Und die Alternative ?
Ein journalistisch im Sinne der Quote nett gemachter Beitrag, aber objektiv ?
Zunächst: es ist good clinical practice, die Indikationen zur Bluttransfusion engstens zu stellen, das wurde mir so beigebracht. Die Gründe dafür sind vielfältig: natürlich medizinisch, denn neben den Infektionsrisiken beobachtet man als Intensivmediziner natürlich schon lange auch andere Reaktionen des Empfängerpatienten. Abgesehen von der diagnostischen Lücke der in Konserven bereits gescreenten Erkrankungen ist sich natürlich jeder vernünftig denkende Mensch darüber im Klaren: was nicht gescreened wird, das kann auch durch die Konserven übertragen werden und natürlich wird es auch weitaus mehr bisher nicht beschriebene Reaktionen wie graft vs host und host vs graft geben. Daneben: Blutkonserven sind teuer, werden schon allein deshalb nur mit äußerster Vorsicht eingesetzt. Die Bemühungen um weniger Transfusionen sind ubiquitär, der Einsatz von Cell-Savern (CATS) mittlerweile Standard bei Operationen in deutschen Kliniken.
Der Beitrag weckt dagegen zumindest beim nicht informierten Laien den Eindruck, es sei alles klar: Es werde einfach mutwillig zur Blutkonserve gegriffen aus welchen kruden Gründen auch immer (Leichtsinnigkeit, merkantile (gar nicht vorhandene) Interessen, o.ä,). Ich melde gegen diesen Eindruck Bedenken an.
Wenn zeitweise der Eindruck erweckt wird, dass einige Kliniken einfach "17 x so viel" Konserven "beim gleichen Eingriff" einsetzen wie andere. Sind diese Daten gematched ? Handelt es sich wirklich "um den gleichen Eingriff" (i.e. alle Bedingungen der Patienten identisch bzgl. Alter, Blutverlust, Vorerkrankungen, etc.), denn nur dann wären diese Daten ja vergleichbar, ohne das aber nur unwissenschaftliche Polemik.
Wenn die Sterberate von Krebspatienten mit und ohne Einsatz von Blutkonserven verglichen wird: wie wurde der BIAS der Schwere der Grunderkrankung ausgeschlossen ? Sind es nicht gerade, die schwerer erkrankten Krebspatienten, die eher Blutkonserven erhalten und möglicherweise allein aufgrund der schwereren Grunderkrankung eine schlechtere Lebenserwartung und höhere Komplikationsrate haben ? Wie wurde diesem Faktor in den Untersuchungen Rechnung getragen ?
Wenn die Entscheidung zur Blutübertragung fällt: welche Alternative wird denn regelhaft dabei übersehen, die es zu wählen gäbe ? Sollen wir z. B. Polytraumapatienten demnächst lieber verbluten lassen, um keine Transfusionsfolgen zu riskieren ? Sind Plasmaexpander wirklich ein adäquater Ersatz, zumal auch diese in Verruf gekommen sind ?

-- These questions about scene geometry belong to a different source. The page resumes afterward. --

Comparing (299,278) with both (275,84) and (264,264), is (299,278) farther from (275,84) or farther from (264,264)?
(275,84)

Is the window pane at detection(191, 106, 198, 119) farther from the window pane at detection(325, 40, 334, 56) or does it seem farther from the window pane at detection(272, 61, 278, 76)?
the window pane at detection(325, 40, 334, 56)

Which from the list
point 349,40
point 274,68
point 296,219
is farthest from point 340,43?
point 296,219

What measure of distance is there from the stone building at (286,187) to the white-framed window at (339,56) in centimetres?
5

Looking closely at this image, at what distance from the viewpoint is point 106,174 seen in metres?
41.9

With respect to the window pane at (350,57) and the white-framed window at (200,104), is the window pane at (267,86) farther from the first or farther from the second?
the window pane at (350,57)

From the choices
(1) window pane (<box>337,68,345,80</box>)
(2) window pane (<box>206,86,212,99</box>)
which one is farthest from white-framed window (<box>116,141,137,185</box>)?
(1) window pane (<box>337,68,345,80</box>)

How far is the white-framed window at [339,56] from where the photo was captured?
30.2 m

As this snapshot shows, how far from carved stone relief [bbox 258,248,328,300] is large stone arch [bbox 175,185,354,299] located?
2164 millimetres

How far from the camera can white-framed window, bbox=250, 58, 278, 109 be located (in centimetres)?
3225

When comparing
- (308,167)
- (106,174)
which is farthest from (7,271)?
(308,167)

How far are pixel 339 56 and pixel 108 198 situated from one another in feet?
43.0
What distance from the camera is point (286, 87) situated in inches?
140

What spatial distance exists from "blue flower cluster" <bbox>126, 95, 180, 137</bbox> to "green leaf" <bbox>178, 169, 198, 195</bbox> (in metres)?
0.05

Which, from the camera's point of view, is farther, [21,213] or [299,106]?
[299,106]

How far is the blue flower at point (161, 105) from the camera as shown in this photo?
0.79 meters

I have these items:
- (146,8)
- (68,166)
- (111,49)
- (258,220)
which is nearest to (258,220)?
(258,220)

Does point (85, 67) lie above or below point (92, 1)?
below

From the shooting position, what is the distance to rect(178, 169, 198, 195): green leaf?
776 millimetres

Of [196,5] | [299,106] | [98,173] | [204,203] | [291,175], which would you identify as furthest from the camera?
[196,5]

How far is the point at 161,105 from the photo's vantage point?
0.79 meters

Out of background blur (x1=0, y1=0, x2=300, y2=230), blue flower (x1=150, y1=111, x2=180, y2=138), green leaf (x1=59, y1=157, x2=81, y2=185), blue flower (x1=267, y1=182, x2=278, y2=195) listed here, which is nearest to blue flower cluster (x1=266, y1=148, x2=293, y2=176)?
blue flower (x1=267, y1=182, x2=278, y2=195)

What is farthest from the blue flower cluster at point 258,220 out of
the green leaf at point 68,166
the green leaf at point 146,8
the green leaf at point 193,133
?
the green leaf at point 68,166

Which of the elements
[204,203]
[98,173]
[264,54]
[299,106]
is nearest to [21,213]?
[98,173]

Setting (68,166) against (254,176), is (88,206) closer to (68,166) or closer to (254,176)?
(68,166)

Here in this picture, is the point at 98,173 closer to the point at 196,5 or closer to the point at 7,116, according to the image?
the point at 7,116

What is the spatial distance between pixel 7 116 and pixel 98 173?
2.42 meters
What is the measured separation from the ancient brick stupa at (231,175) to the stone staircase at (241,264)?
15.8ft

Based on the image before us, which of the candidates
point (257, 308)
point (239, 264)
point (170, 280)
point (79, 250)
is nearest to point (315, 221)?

Gibt es eine Doppelblindstudie, die die bisherigen Vermutungen der Transfusionskritiker wissenschaftlich bestätigt ? Gibt es überhaupt eine einzige gematchte Untersuchung zu einem besseren Behandlungsoutcome z. B. bei Patienten, die Zeugen Jehovas sind (diese lehnen ja bekanntermaßen regelhaft die Übertragung von Fremdblut aus religiösen Gründen ab) ?
Steckt hinter der Tranfusionskritik selbst womöglich nur ein perfider Plan zur Kostendämpfung über die selektive Auswahl tranfusionskritischer Studien ?
Mit solchen Daten geht man einseitig berichtend an die Öffentlichkeit, ohne wenigstens auch objektiv die möglichen Kritikpunkte an der Kritik der Transfusiongegner zu nennen ? Ich finde, das ist unseriöse journalistische Sensationshascherei.